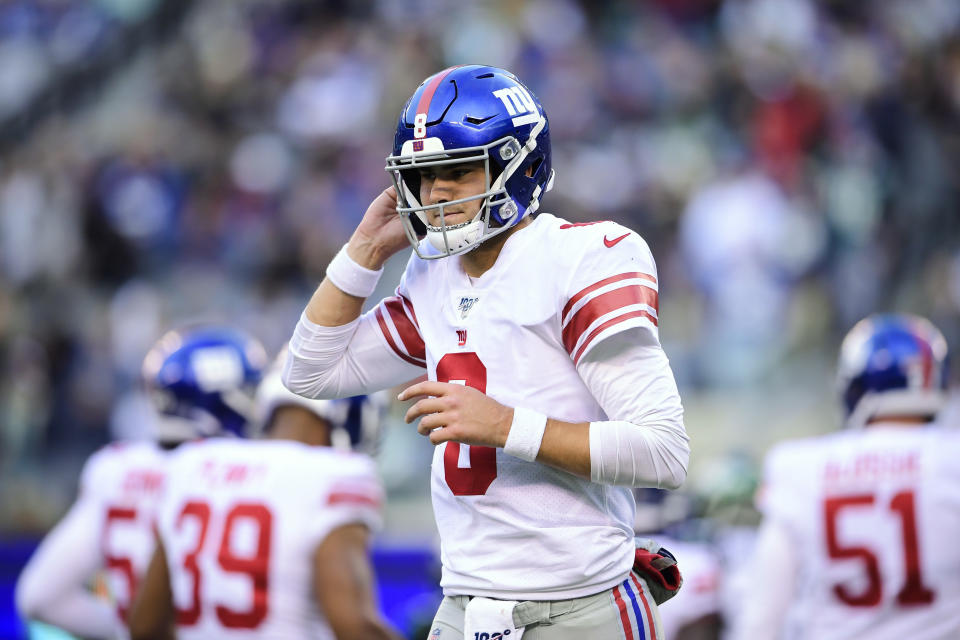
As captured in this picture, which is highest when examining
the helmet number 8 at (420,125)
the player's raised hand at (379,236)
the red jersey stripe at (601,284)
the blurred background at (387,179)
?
the blurred background at (387,179)

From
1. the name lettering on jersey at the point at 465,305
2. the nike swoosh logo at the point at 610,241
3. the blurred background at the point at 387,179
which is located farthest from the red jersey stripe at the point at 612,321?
the blurred background at the point at 387,179

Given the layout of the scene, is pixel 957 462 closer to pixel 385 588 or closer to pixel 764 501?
pixel 764 501

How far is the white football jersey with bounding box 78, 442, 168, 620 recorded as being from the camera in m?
4.61

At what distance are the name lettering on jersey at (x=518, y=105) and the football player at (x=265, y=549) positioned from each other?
58.3 inches

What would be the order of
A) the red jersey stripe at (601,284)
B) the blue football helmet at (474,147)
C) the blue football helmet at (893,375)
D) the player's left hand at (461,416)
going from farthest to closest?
the blue football helmet at (893,375), the blue football helmet at (474,147), the red jersey stripe at (601,284), the player's left hand at (461,416)

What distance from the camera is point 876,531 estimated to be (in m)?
4.13

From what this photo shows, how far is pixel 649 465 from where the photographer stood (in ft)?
8.82

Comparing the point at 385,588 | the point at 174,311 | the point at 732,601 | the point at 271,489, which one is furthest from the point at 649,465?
the point at 174,311

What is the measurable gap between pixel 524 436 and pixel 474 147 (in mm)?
642

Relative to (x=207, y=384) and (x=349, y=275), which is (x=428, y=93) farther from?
(x=207, y=384)

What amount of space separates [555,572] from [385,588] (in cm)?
465

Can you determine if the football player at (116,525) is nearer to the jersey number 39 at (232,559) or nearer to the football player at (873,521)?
the jersey number 39 at (232,559)

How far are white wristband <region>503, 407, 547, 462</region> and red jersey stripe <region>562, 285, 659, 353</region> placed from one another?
0.20 m

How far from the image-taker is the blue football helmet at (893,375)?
14.4 feet
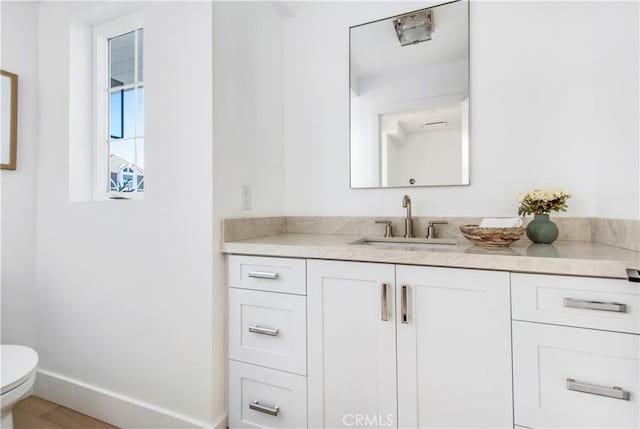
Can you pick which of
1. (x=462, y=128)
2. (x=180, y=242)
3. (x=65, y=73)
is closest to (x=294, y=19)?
(x=462, y=128)

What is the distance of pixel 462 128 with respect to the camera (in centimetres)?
165

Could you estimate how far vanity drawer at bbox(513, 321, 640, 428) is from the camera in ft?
2.99

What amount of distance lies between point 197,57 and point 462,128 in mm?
1361

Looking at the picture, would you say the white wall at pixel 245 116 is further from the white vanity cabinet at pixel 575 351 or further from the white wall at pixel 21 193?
the white wall at pixel 21 193

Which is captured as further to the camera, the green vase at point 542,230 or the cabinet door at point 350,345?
the green vase at point 542,230

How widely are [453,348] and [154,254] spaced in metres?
1.39

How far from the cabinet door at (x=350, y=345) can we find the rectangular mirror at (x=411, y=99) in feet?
2.48

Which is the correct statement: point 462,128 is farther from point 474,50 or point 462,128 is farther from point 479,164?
point 474,50

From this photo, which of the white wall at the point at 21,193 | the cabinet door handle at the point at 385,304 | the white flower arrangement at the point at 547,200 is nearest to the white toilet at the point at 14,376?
the white wall at the point at 21,193

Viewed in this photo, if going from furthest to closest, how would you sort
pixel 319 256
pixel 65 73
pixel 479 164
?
1. pixel 65 73
2. pixel 479 164
3. pixel 319 256

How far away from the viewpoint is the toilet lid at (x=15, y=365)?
4.06 feet

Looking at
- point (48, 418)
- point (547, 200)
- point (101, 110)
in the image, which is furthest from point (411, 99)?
point (48, 418)

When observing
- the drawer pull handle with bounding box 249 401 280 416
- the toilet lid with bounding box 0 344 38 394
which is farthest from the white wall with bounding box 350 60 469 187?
the toilet lid with bounding box 0 344 38 394

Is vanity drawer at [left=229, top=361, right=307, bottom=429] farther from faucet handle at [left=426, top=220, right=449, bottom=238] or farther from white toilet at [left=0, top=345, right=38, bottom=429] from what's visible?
faucet handle at [left=426, top=220, right=449, bottom=238]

========================================

__TASK INSTRUCTIONS__.
Only those lines running from the one containing "How far away" through the last line of the data above are to be copied, exactly, with both ends included.

__OUTPUT FOR THIS TASK__.
How far away from the viewpoint is the toilet lid at (x=15, y=365)?
4.06 feet

Looking at
- point (48, 418)
- point (547, 200)
- point (101, 110)
in the image, which is furthest from point (411, 99)?
point (48, 418)

When observing
- the drawer pull handle with bounding box 249 401 280 416
- the toilet lid with bounding box 0 344 38 394
which is farthest from the white wall with bounding box 350 60 469 187?
the toilet lid with bounding box 0 344 38 394

Is vanity drawer at [left=229, top=361, right=307, bottom=429] farther from faucet handle at [left=426, top=220, right=449, bottom=238] or farther from white toilet at [left=0, top=345, right=38, bottom=429] from what's visible?
faucet handle at [left=426, top=220, right=449, bottom=238]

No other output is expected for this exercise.